--- start DATA SUPPLIED ---

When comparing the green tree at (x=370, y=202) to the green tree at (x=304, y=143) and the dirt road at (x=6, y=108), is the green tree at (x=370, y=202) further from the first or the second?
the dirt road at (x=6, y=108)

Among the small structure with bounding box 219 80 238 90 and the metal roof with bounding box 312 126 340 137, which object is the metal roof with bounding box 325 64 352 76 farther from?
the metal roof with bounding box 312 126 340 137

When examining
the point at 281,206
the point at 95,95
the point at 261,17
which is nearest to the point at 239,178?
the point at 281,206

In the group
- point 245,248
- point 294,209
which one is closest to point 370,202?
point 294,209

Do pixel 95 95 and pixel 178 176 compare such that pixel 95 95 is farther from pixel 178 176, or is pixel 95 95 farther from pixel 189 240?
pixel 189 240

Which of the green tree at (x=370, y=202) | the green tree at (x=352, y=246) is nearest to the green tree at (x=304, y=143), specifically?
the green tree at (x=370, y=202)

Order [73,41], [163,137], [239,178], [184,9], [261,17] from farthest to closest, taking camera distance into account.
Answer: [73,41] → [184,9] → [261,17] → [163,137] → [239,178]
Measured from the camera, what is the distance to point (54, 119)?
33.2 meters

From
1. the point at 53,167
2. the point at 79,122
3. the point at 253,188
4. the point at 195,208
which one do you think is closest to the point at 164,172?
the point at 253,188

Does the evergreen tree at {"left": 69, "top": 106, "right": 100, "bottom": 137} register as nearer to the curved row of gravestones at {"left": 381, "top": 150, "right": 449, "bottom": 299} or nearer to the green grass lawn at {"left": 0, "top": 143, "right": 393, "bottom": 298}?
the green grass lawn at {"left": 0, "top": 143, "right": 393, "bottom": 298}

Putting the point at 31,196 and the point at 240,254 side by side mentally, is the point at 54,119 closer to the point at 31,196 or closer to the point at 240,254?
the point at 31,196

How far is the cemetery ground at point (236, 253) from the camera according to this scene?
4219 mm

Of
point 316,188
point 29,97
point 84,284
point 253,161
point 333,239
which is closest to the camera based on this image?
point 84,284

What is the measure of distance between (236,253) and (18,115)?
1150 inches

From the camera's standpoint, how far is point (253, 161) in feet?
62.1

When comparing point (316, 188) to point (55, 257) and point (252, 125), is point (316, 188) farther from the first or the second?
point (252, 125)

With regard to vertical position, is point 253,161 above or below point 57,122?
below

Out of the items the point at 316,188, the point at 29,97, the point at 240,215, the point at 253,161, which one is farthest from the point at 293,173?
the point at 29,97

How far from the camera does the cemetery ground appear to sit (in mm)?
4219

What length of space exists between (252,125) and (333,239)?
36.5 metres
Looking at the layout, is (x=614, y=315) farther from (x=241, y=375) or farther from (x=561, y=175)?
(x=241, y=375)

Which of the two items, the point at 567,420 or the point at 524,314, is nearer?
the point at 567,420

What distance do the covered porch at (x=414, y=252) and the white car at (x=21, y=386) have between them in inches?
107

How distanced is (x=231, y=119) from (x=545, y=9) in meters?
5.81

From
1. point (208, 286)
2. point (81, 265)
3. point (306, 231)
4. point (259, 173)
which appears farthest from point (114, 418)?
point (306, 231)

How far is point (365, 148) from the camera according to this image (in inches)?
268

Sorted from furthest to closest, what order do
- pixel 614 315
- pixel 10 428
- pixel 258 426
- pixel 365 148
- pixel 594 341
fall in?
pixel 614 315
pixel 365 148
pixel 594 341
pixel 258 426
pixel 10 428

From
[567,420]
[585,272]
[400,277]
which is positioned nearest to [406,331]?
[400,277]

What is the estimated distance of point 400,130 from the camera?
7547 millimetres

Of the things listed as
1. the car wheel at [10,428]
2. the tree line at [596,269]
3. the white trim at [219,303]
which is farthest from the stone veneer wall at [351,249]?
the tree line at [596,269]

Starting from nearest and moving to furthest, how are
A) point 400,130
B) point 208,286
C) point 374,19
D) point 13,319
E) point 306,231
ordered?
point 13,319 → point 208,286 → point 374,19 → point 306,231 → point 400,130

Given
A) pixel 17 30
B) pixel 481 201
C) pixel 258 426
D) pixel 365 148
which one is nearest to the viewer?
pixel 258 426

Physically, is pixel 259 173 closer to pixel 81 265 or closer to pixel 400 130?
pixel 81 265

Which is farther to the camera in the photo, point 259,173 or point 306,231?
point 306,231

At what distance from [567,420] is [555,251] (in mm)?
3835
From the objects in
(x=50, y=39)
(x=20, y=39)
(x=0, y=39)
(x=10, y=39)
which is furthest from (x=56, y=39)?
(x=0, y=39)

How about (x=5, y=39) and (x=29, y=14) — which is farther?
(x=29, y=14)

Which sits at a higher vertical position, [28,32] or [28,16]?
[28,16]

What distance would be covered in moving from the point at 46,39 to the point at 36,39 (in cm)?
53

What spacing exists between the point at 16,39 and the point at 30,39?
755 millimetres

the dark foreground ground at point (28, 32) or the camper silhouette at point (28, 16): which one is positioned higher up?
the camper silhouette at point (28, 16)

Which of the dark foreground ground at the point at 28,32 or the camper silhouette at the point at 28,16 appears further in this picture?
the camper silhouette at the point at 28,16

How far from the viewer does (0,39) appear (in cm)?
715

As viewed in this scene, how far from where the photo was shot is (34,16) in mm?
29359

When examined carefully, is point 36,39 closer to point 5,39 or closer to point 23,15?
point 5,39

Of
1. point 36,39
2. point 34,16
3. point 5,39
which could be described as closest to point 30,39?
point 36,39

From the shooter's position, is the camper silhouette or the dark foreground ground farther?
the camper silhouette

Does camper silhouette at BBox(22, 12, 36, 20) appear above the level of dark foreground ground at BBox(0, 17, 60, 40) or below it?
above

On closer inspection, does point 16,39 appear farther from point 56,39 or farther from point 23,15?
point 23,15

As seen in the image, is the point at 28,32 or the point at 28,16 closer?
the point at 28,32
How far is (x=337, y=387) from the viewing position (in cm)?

--- end DATA SUPPLIED ---

SET EXERCISE — Output the stretch from the line containing "Which of the two" through the line containing "7547 millimetres" as a Markdown table with the columns No. and Line, leaving out blank lines.

FINAL ANSWER —
| No. | Line |
|---|---|
| 1 | Which of the two items, the point at 567,420 or the point at 524,314, is nearer? |
| 2 | the point at 567,420 |
| 3 | What distance do the covered porch at (x=414, y=252) and the white car at (x=21, y=386) have between them in inches? |
| 4 | 107 |
| 5 | How distanced is (x=231, y=119) from (x=545, y=9) in meters? |
| 6 | 5.81 |
| 7 | From |
| 8 | 1. point (208, 286) |
| 9 | 2. point (81, 265) |
| 10 | 3. point (306, 231) |
| 11 | 4. point (259, 173) |
| 12 | which appears farthest from point (114, 418)? |
| 13 | point (306, 231) |
| 14 | How far is point (365, 148) from the camera according to this image (in inches)? |
| 15 | 268 |
| 16 | Sorted from furthest to closest, what order do |
| 17 | - pixel 614 315 |
| 18 | - pixel 10 428 |
| 19 | - pixel 258 426 |
| 20 | - pixel 365 148 |
| 21 | - pixel 594 341 |
| 22 | fall in? |
| 23 | pixel 614 315 |
| 24 | pixel 365 148 |
| 25 | pixel 594 341 |
| 26 | pixel 258 426 |
| 27 | pixel 10 428 |
| 28 | From |
| 29 | [567,420] |
| 30 | [585,272] |
| 31 | [400,277] |
| 32 | which is positioned nearest to [406,331]? |
| 33 | [400,277] |
| 34 | What is the estimated distance of point 400,130 from the camera? |
| 35 | 7547 millimetres |